◆ **Texte d'étude**
★ ★ ★

Dans le cas de Mme Cukier, le CRDI a mis un terme aux services d'un éducateur-visiteur et a manqué, pendant 9 mois, à son engagement de fournir des soins intensifs pour son fils en le dirigeant vers un foyer pour groupe, tout à fait inapproprié, lorsqu'il a fait une grave crise d'autisme en 2017. Mme Cukier et sa famille ont vu défiler plus de 40 soignants en 30 jours et le manque de continuité dans les soins n'a fait qu'aggraver la condition de leur fils.

Sam Kuhn et sa fille Charlotte ont eu eux aussi à souffrir des longues attentes et des coûts élevés des traitements. Lorsque Charlotte avait 18 mois, sa famille s'est adressée aux services publics et a dû attendre 3 ans pour finalement obtenir un diagnostic d'autisme. Aujourd'hui, Charlotte a 7 ans et est pratiquement non-verbale. Si elle avait reçu à temps des soins d'orthophonie, elle serait aujourd'hui en mesure de parler.

« Comme d'autres parents, je n'ai pas les moyens de débourser les milliers de dollars que demande un orthophoniste privé et la conséquence est que ma fille a perdu un temps précieux pour être fonctionnelle comme les autres enfants de son âge », dit M. Kuhn.

Il y a aussi le cas de Claudia Taboada dont le fils, maintenant âgé de 17 ans, est autiste. Mme Taboada, avocate, a dû cesser de pratiquer sa profession en 2003 pour se consacrer à plein temps aux soins de son fils. Les obstacles et les longues listes d'attente pour son inscription à des services publics et l'échec de trois tentatives d'inscription à des écoles entre 2007 et 2011, l'ont forcée à scolariser son fils à domicile.

« Les coupures budgétaires par le gouvernement ainsi que le manque de ressources dans les écoles ont un effet discriminatoire sur les femmes parce que ce sont le plus souvent les mères qui sont forcées d'abandonner leur emploi pour s'occuper de leur enfant », a déclaré Mme Taboada.

★ ★ ★

◆ **Tâches et exercices**
1. D'après le texte sur les familles d'enfants autistes, en quelle année Mme Taboada a-t-elle cessé de pratiquer sa profession ?
2. Prolongez le texte sur les familles d'enfants autistes après sa dernière phrase.
Les données proviennent d'une source distincte du texte.

★ ★ ★

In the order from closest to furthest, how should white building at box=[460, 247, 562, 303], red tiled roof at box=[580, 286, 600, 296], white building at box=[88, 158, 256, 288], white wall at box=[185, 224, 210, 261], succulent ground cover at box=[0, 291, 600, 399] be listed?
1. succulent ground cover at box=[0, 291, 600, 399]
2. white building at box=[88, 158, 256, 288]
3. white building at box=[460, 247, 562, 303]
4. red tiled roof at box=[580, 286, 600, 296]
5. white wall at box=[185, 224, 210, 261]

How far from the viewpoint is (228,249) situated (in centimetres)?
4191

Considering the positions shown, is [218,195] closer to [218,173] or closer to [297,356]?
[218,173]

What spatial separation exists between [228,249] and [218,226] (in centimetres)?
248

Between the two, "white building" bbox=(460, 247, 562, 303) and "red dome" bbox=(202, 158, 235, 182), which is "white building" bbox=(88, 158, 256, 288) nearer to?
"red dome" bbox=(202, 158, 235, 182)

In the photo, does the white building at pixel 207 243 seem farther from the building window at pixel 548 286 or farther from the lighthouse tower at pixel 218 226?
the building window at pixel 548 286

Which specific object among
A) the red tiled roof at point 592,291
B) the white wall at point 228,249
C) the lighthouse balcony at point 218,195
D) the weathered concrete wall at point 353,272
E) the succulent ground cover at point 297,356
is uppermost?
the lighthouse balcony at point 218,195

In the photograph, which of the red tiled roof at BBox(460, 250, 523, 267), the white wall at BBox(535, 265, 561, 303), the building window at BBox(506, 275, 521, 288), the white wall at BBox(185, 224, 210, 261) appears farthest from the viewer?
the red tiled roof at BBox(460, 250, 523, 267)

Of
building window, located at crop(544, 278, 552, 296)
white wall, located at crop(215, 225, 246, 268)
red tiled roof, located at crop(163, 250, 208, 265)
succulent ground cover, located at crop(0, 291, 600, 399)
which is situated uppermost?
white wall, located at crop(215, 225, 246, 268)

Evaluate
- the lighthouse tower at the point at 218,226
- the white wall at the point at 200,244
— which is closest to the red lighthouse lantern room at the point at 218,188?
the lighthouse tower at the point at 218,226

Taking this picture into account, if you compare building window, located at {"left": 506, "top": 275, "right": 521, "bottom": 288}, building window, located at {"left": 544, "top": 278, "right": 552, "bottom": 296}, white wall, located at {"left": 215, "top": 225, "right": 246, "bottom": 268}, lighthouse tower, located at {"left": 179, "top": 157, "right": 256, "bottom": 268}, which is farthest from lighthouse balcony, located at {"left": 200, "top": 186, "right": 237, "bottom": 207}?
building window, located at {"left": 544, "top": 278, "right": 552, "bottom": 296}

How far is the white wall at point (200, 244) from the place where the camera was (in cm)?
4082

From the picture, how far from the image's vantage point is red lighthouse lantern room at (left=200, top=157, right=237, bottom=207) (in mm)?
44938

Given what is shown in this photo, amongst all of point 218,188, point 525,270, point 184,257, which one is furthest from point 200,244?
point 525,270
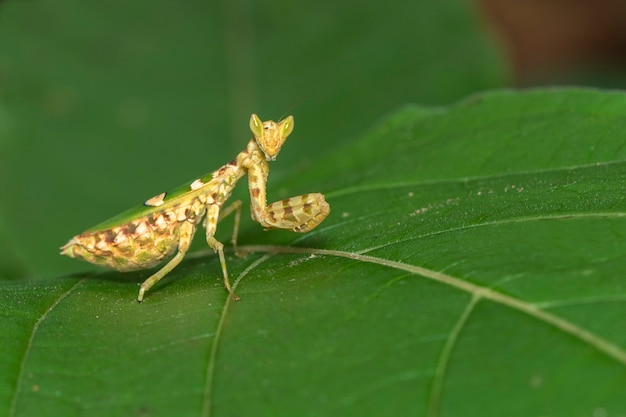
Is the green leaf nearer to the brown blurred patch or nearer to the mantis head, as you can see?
the mantis head

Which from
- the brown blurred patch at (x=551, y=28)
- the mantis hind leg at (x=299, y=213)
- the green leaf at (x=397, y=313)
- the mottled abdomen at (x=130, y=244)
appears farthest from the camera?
the brown blurred patch at (x=551, y=28)

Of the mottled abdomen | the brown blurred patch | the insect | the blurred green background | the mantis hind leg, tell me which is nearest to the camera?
the mantis hind leg

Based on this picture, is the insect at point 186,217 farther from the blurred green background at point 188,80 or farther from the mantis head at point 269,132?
the blurred green background at point 188,80

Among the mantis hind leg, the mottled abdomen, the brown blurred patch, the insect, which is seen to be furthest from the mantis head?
the brown blurred patch

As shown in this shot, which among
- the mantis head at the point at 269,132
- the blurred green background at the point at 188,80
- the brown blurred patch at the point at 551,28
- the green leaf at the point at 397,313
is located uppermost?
the brown blurred patch at the point at 551,28

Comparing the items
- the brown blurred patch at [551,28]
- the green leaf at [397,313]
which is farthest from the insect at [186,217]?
the brown blurred patch at [551,28]

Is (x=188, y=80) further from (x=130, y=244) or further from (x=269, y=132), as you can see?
(x=130, y=244)
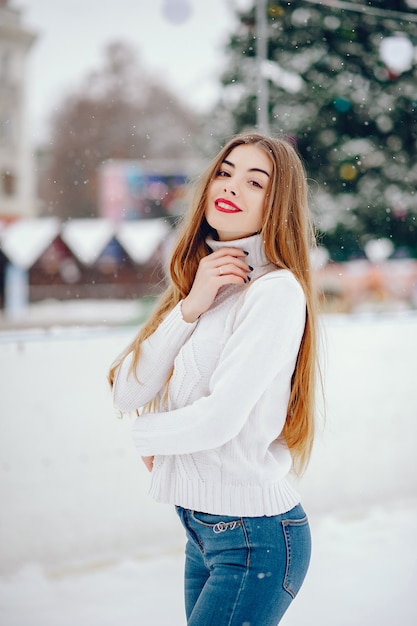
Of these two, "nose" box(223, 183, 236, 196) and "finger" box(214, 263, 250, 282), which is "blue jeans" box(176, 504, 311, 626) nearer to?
"finger" box(214, 263, 250, 282)

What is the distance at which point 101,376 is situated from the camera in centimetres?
238

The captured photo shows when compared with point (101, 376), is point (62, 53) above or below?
above

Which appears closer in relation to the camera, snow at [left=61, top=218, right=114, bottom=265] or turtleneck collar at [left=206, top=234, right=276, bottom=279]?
turtleneck collar at [left=206, top=234, right=276, bottom=279]

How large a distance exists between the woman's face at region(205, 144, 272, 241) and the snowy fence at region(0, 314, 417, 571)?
140 cm

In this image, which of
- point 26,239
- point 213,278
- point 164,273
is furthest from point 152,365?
point 26,239

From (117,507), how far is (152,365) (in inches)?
57.4

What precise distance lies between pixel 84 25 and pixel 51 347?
6.75m

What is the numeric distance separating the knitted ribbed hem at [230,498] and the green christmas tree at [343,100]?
3808 mm

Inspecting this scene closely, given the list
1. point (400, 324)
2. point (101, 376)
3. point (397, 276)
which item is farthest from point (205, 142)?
point (101, 376)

★ ★ ★

◆ **Résultats attendus**
1. En 2003.

2.
Cette situation est aussi celle de Mme Kathleen Savail, jeune mère de deux enfants autistes, que le manque de services dans sa région, à Mirabel, oblige à abandonner son plan de carrière.

« On dirait que le Québec néglige ses enfants autistes, mais aussi leurs mères qui sont forcés à rester dans leur foyer comme autrefois », dit-elle. « C'est une façon déguisée de renvoyer les femmes chez elles », selon elle.

Selon une étude récente, on estime à 50% le nombre de mères d'enfants autistes qui quittent leur emploi dans les deux ans suivant le diagnostic.

Ces parents, à bout de patience envers le système, ont demandé au CRARR de les assister dans la préparation de plaintes à la Commission des droits de la personne. Le CRARR les assistera aussi dans la préparation d'un mémoire à l'intention du comité des Nations-Unies qui évaluera dans les prochains mois la performance du Canada en rapport avec la Convention internationale sur les droits de l'enfant.

« La situation des enfants et des adultes autistes se doit d'être traitée dans une perspective systémique », a déclaré Fo Niemi, le directeur général du CRARR. « L'indifférence et les coupures budgétaires ont, au cours des années, gravement porté atteinte au respect des droits des enfants, des femmes et des personnes vivant avec un handicap. Il est donc temps que la performance du Québec en cette matière soit examinée de près par les tribunaux et par les instances internationales sur les droits de la personne », a conclu M. Niemi.